What the exercise asks ->
How many lines of the records below contain the string "instances"? Reply with the number alone.

Data supplied ->

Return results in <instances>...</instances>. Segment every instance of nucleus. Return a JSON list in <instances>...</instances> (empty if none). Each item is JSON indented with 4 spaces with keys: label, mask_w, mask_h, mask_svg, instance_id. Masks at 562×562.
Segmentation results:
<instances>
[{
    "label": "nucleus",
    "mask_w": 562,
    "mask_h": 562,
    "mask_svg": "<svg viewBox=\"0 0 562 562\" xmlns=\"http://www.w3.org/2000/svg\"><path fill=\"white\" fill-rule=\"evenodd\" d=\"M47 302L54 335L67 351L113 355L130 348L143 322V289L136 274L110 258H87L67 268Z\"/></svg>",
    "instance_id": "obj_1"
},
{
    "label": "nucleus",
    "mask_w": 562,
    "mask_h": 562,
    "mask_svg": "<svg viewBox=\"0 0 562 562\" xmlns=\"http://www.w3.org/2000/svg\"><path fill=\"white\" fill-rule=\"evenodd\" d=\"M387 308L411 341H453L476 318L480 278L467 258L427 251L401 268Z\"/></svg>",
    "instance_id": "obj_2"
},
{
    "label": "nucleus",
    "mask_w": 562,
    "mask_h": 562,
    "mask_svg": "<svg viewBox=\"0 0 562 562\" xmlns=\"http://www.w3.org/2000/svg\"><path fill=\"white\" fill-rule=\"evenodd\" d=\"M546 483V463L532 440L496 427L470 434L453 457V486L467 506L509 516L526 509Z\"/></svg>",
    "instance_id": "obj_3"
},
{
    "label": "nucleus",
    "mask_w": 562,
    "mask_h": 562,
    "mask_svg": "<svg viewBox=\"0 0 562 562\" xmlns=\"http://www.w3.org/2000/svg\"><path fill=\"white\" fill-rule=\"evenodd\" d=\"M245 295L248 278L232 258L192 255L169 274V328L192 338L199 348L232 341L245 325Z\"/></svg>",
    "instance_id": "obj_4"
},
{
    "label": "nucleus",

The result ->
2